• Resolved Johan Stam

    (@johan-stam)


    I came across a GDPR issue, using this plugin. If you want to dynamically fill an email field (Gravity forms) with a value from a query string, this email value gets stored in a cookie by HandL UTM grabber and can/will be injected into the html source code. Not only on the form page, but all through the website. This html / pages will be cached serverside by your host and so the email value is exposed when other visitors enter the form page. The value will drop in to your form, cause it’s picked up dynamically. Gave me a lot of headache sofar.

    • This topic was modified 1 year ago by Johan Stam.

    The page I need help with: [log in to see the link]

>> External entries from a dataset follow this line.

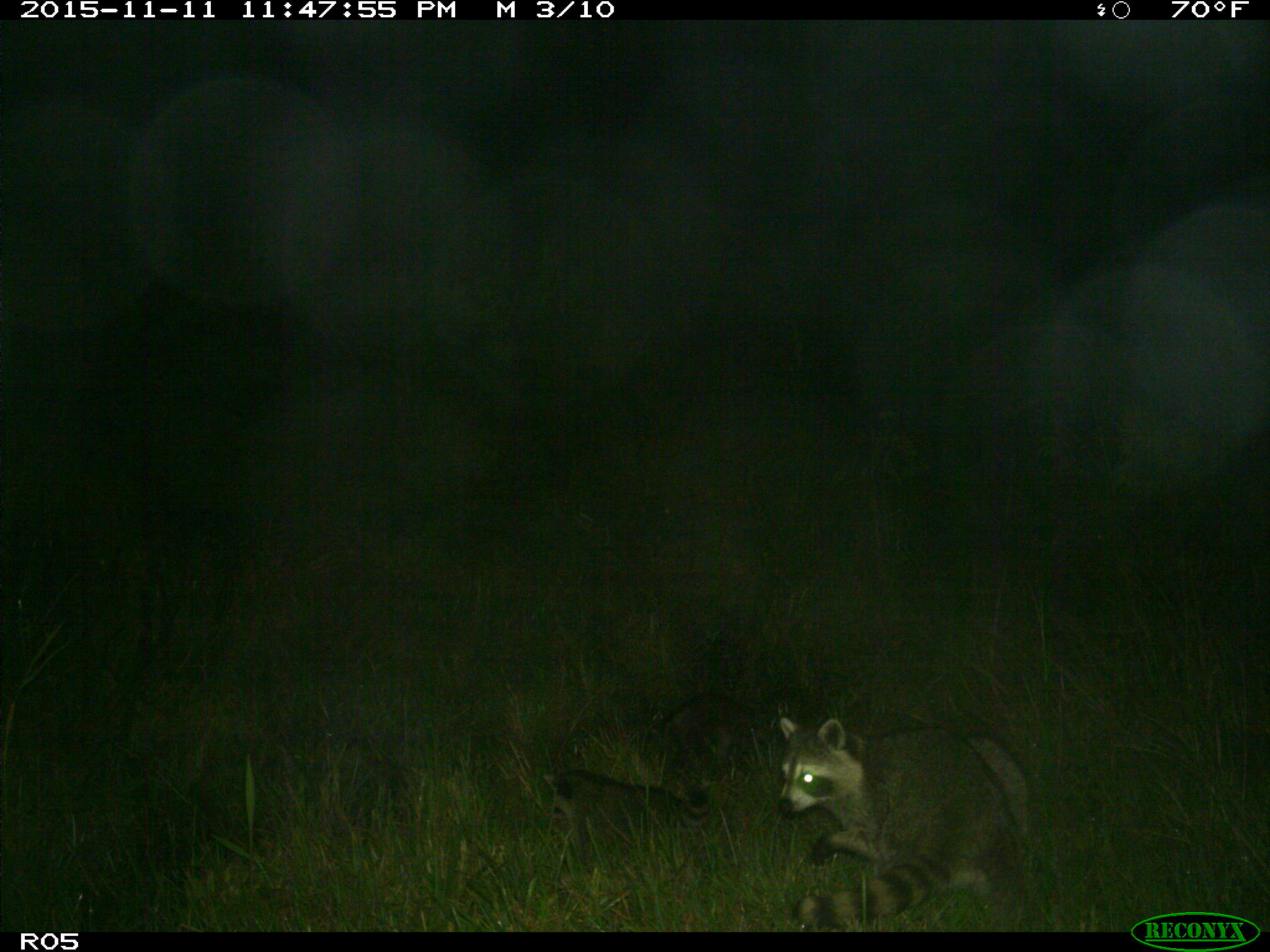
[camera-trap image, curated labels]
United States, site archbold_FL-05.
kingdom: Animalia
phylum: Chordata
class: Mammalia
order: Carnivora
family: Procyonidae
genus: Procyon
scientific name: Procyon lotor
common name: common raccoon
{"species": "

Viewing 5 replies - 1 through 5 (of 5 total)
  • Plugin Author Haktan Suren

    (@haktansuren)

    Hi @johan-stam

    Sorry about the trouble.

    Just FYI:
    You can comment out this line form handl-utm-grabber.php and it does not insert the email field in the DOM.
    wp_localize_script( ‘handl-utm-grabber’, ‘handl_utm’, HUGGenerateUTMsForURL() );

    Let me know if you need help!

    Thread Starter Johan Stam

    (@johan-stam)

    Rather not change plugin code directly and according to ChatGPT ‘comment out that line’ wouldn’t work. They came up with:

    add_filter(‘handl_params_filter’, function($params) {
    unset($params[’email’]); // Blocks it from being tracked or used
    return $params;
    });

    Thread Starter Johan Stam

    (@johan-stam)

    My question stays. This is not a valid solution for GDPR. Is there an option in your paid version of this plugin to ‘not collecting an email address’?

    Plugin Author Haktan Suren

    (@haktansuren)

    ChatGPT’s reocmmendation would remove the param altogether and it would not allow you to track email at all (including prefill). If that’s what you need, you can use that call.

    V3 is GDPR ready and can with work most of the consent management plugins out there.

    Thread Starter Johan Stam

    (@johan-stam)

    I’ve worked on a plugin that solved the issue. The plugin :

    • prevents email address to get injected server-side
    • No email appears in the HTML source, eliminating cache or privacy risks.
    • Email fields are prefilled only client-side, with validation – GDPR safe and cache-safe

    This custom “Safe Email Autofill” plugin uniquely addresses the need to prevent email addresses from being exposed in the HTML source by removing the email parameter from $_GET, $_REQUEST, and $_SERVER superglobals before any output is generated. It then uses client-side JavaScript to populate the email field, ensuring GDPR compliance by avoiding server-side exposure of personal data.

    As of now, there doesn’t appear to be an existing plugin that replicates this exact functionality.